This library provides a language model library compression algorithm implementation. SmoothLm is a compressed, optionally quantized, randomized back-off n-gram language model. It uses Minimal Perfect Hash functions for compression, This means actual n-gram values are not stored in the model. Implementation is similar with the systems described in Gutthrie and Hepple's 'Storing the Web in Memory: Space Efficient Language Models with Constant Time Retrieval (2010)' paper.
This is a lossy model because for non existing n-grams it may return an existing n-gram probability value (false positive). Probability of this happening depends on the fingerprint hash length. This value is determined during the model creation. Regularly 8,16 or 24 bit fingerprints are used and false positive probability for an non existing n-gram is (probability of an n-gram does not exist in LM)*1/(2^fingerprint bit size). SmoothLm also provides quantization for even more compactness. So probability and back-off values can be quantized to 8, 16 or 24 bits.
There are many alternatives for language model compression such as KenLm, RandLm and BerkeleyLm. SmoothLm and BerkeleyLm are implemented in Java so they are probably good choices for Java applications. Otherwise KenLm may be a better fit.
- SmoothLm can only compress language models where for an order, n-gram amount must be less than 2,147,483,648 (2^31-1)
- SmoothLm requires Java 8.
- SmoothLm loads all model data to memory. It does not work from disk. So it may not be convenient when there is limited amount of memory and language model is huge.
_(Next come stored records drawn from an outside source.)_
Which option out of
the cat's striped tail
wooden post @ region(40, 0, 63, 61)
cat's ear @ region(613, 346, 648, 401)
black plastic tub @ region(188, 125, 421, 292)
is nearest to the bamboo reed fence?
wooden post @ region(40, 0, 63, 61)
SmoothLm can be generated from standard ARPA formatted language models. There is a command line application class available for the conversion. Once the compressed binary file is generated it can be used in the applications. Generally speaking for 1 billion N-Grams if 16-8-8 space parameter is used, generated file will be around 4.4GB. Suppose we have an arpa file named lm.arpa:
From Command Line:
java -Xmx4G -cp [jar file with dependencies] zemberek.apps.lm.CompressLm -in lm.arpa -out lm.smooth
Generates the compressed model file lm.smooth. -Xmx4G parameter tells java virtual machine to use maximum 4 Gbytes of memory. If model is very large, for better compression -spaceUsage 16-8-8 can be used. This will quantize probability and backoff values to 256 values and usually application performance is not effected from this.
Here are the parameters for the application:
Usage: java -cp "[CLASS-PATH]" zemberek.apps.lm.CompressLm -arpaFile FILE [-chunkBits N] [-logFile FILE] -smoothFile FILE [-spaceUsage VAL] [-tmpDir FILE] [-verbosity N]
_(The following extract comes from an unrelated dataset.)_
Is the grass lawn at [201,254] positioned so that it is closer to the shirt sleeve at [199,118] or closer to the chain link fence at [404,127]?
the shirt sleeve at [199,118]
-in FILE : Arpa input file.
-chunkBits N : Defines the size of chunks when compressing very large models. By default it is
21 bits meaning that chunks of 2^21 n-grams are used. Value must be between 16
to 31 (inclusive).
-logFile FILE : Log output file.
-out FILE : SmoothLm output file.
-spaceUsage VAL : How many bits of space to be used for fingerprint, probability and back-off
values in the compressed language model. Value must be in x-y-z format. By
default it is 16-16-16 which means all values will be 2 bytes (16 bits). Values
must be an order of 8, maximum 32 is allowed. Default is 24-8-8
-tmpDir FILE : Temporary folder for intermediate files. Operating System's temporary dir with
a random folder is used by default.
-verbosity N : Verbosity level. 0-WARN 1-INFO 2-DEBUG 3-TRACE. Default level is 1
Once SmoothLm file is generated, it can be accessed programmatically. SmoothLm does not provide a constructor. It can be instantiated with Builder pattern:
SmothLm lm = SmoothLm.builder(new File("lm.smooth")).build();
There are several parameters can be used during the instantiation.
SmoothLm lm = SmoothLm.builder(new File("lm.smooth"))
.logBase(Math.E)
.unigramSmoothing(0.8)
.build();
Here model probability and backoff values are converted to e and additional unigram smoothing is applied.
After Language model is instantiated several methods are available. Some Examples:
// Model information.
System.out.println(lm.info());
// convert words to indexes.
int[] wordIds = lm.getVocabulary().toIndexes("hello","world");
// gets probability of an n-gram. applies back-off if necessary
float probability = lm.getProbability(wordIds);
// explains how probability is calculated.
System.out.println(lm.explain(wordIds));